The Festival de Lima, also known as "Encuentro Latinoamericano de Cine de Lima," is a film festival held annually by the Catholic University of Peru (PUCP). Its original name was Festival Elcine. The official name has been Festival of Lima, Encuentro Latinoamericano de Cine since 2007.

The festival 
The first festival was first held in 1997 under the name "Elcine Festival" at the PUCP Cultural Center in San Isidro District Lima, which continues to host the main festival. Conceived as a "Latin American Meeting of Cinema" the growth of the festival has expanded to the Centro Cultural de la PUCP, brought in Cineplanet, and various concert halls and cultural centers in Lima. 

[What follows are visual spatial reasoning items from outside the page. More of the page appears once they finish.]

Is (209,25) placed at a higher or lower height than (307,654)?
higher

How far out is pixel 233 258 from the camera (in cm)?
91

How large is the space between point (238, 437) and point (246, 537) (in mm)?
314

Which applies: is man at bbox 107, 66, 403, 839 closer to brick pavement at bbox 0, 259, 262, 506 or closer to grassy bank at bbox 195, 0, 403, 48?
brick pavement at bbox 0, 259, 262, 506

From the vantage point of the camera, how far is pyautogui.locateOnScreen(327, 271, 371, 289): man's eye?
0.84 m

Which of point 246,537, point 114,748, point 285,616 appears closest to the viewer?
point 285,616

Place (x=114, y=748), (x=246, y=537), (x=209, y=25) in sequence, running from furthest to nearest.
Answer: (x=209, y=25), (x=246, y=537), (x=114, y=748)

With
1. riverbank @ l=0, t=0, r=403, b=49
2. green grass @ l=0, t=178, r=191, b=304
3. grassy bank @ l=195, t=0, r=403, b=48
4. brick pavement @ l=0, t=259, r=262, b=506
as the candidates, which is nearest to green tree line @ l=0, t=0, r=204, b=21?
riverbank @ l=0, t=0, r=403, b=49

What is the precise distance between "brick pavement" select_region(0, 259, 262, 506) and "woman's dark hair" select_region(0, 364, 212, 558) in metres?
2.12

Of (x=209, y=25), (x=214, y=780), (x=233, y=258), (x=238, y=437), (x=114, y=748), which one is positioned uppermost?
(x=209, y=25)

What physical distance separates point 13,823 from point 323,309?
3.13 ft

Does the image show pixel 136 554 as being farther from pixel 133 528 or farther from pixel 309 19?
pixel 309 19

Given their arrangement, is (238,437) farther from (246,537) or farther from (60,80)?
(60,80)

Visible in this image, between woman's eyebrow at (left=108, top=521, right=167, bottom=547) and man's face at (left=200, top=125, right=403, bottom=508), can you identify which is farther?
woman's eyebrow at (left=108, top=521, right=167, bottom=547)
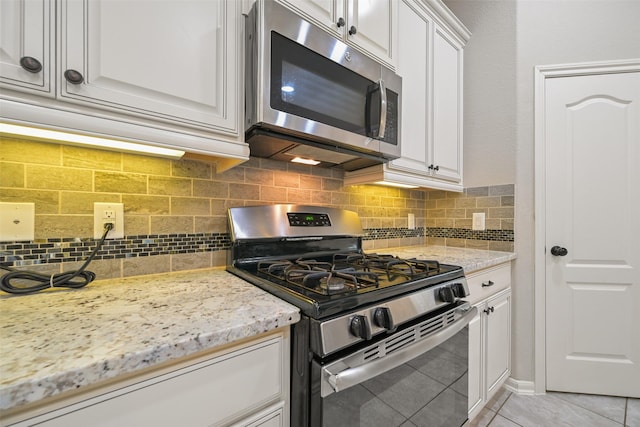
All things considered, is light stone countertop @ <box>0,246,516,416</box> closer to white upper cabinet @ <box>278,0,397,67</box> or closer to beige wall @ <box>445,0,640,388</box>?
white upper cabinet @ <box>278,0,397,67</box>

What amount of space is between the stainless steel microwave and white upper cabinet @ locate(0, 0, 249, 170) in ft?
0.30

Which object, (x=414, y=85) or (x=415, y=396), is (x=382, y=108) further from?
(x=415, y=396)

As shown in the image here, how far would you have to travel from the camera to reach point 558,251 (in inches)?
65.2

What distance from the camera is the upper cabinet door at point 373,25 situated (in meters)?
1.16

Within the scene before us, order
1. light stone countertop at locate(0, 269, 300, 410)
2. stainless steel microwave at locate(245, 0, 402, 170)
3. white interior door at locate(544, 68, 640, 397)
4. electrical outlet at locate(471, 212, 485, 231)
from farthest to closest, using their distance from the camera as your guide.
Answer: electrical outlet at locate(471, 212, 485, 231)
white interior door at locate(544, 68, 640, 397)
stainless steel microwave at locate(245, 0, 402, 170)
light stone countertop at locate(0, 269, 300, 410)

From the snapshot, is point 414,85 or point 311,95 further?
point 414,85

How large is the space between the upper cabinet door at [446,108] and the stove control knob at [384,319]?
1207 millimetres

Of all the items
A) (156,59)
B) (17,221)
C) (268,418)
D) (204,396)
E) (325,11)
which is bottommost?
(268,418)

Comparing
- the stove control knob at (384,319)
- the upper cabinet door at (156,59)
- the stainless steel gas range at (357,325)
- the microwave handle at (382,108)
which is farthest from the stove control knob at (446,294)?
the upper cabinet door at (156,59)

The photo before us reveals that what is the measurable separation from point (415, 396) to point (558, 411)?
1.35 metres

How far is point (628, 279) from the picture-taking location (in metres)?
1.57

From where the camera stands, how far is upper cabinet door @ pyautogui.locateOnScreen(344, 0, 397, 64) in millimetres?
1157

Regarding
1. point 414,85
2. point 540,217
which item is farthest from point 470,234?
point 414,85

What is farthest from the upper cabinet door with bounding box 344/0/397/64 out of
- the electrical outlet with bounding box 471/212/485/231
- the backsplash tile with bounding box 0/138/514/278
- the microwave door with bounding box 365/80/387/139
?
the electrical outlet with bounding box 471/212/485/231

The festival is held annually in the first half of August. Being the main film event in Peru and one of the most important events in Lima's cultural calendar it is a noted festival for regional cinema in Latin America. The Festival launches & promotes the work of Peruvian directors, such as Claudia Llosa and Josué Méndez, and seeks to increase distribution of Latin American films in Peru and elsewhere. In addition to the films in competition, the festival includes screenings of international films, tributes to figures in the film industry, and other cultural activities such as master classes, lectures and art exhibitions.

Competition and awards 
The official competition includes two main categories—Fiction and Documentary—and all films must be Latin American. 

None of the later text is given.